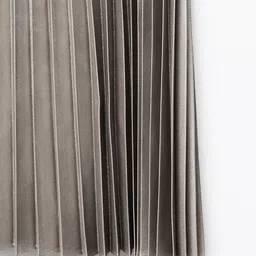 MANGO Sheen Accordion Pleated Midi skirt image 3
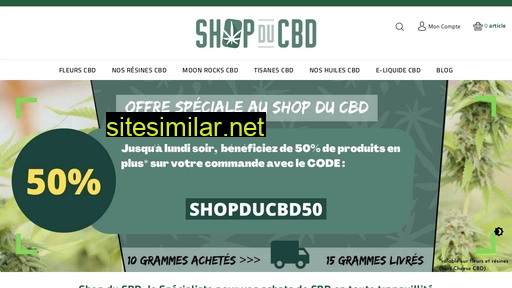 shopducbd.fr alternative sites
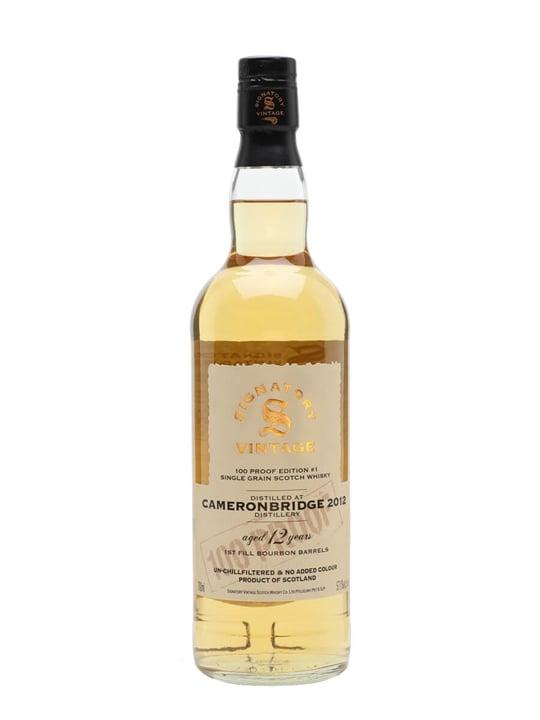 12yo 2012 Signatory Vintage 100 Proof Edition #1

▬▬▬▬▬▬▬▬▬▬

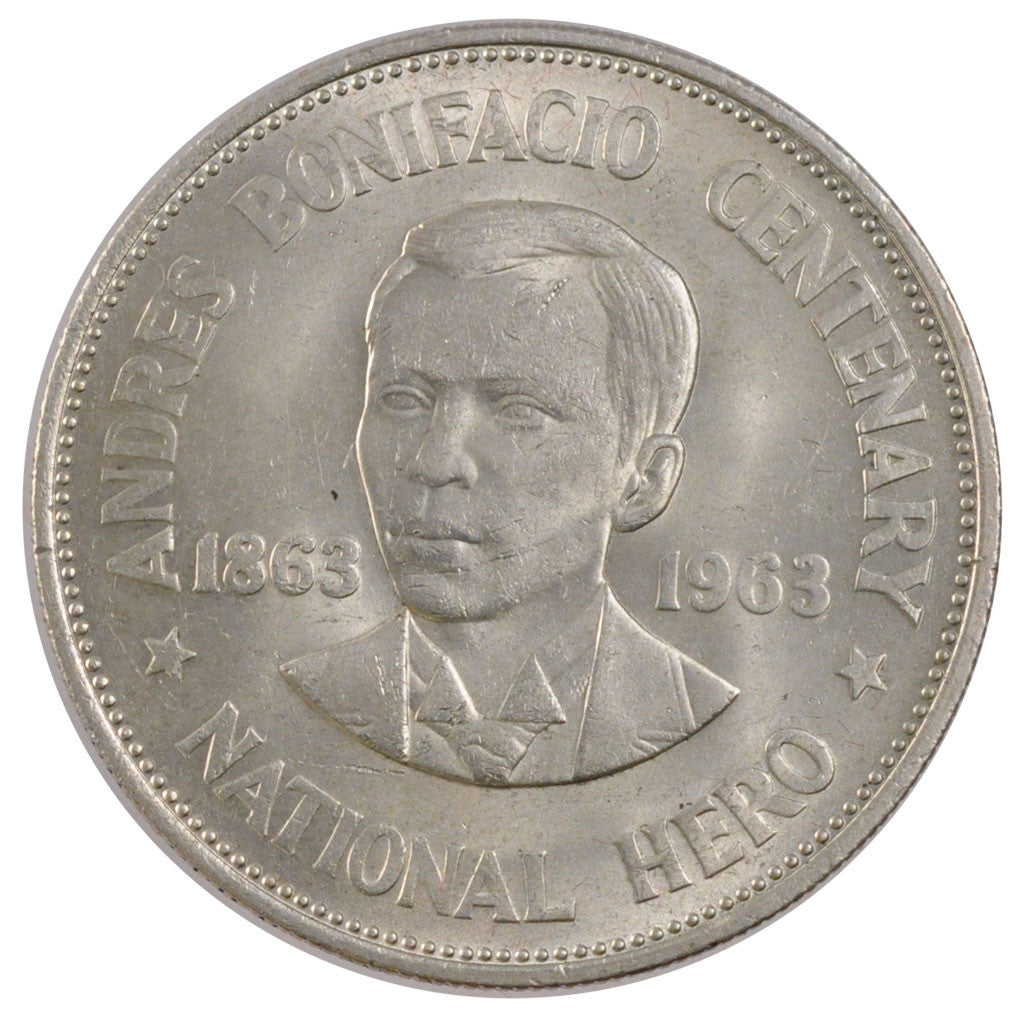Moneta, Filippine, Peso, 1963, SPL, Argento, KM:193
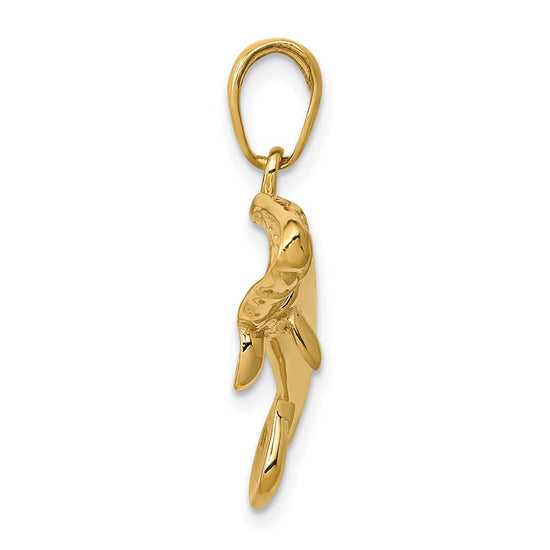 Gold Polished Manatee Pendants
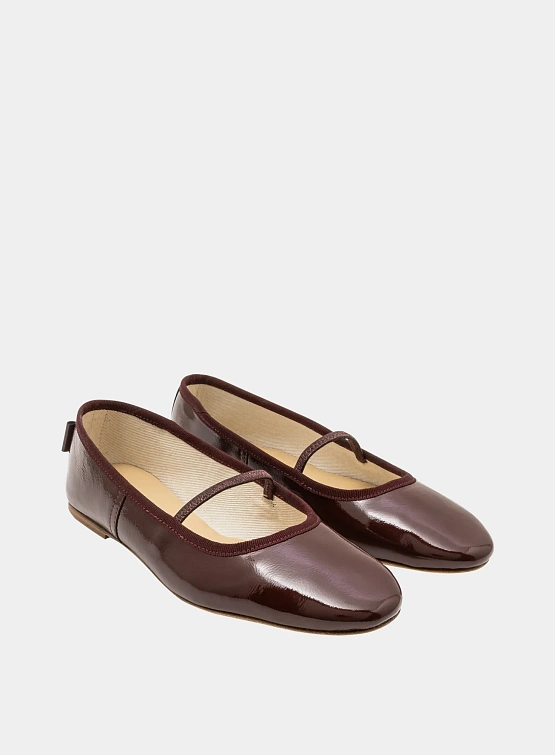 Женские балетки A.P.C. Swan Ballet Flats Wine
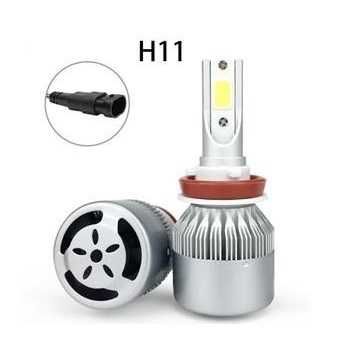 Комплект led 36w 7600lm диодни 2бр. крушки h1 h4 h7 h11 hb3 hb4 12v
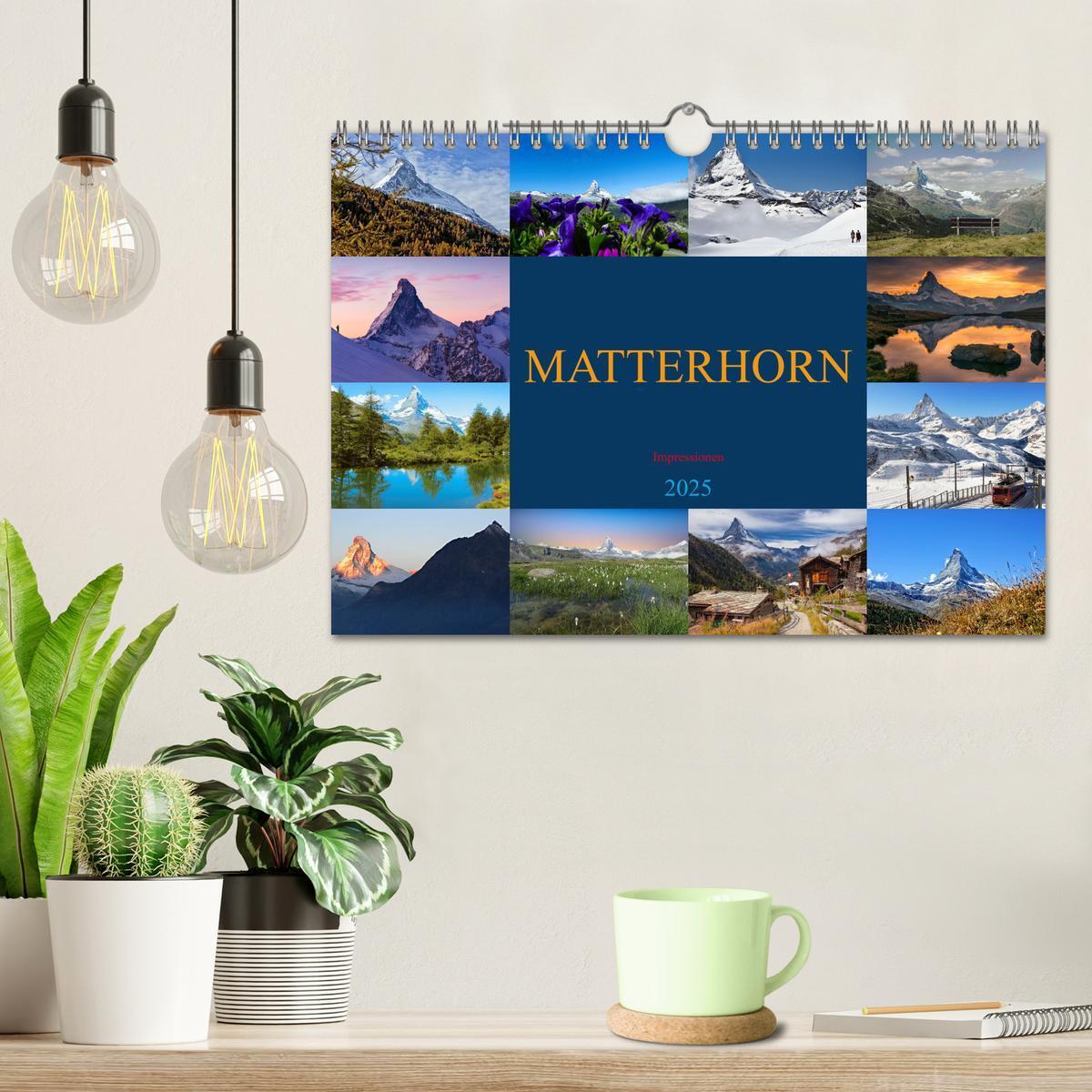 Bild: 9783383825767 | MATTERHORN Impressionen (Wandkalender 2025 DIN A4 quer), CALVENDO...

▬▬▬▬▬▬▬▬▬▬

* _Exercise brief_
When copying from the data above, print only the lines from the line containing "MANGO Sheen Accordion" to the line containing "12yo 2012 Signatory", exactly, and leave the pictures out.

* _Answer to the exercise_
 MANGO Sheen Accordion Pleated Midi skirt image 3
 shopducbd.fr alternative sites
 12yo 2012 Signatory Vintage 100 Proof Edition #1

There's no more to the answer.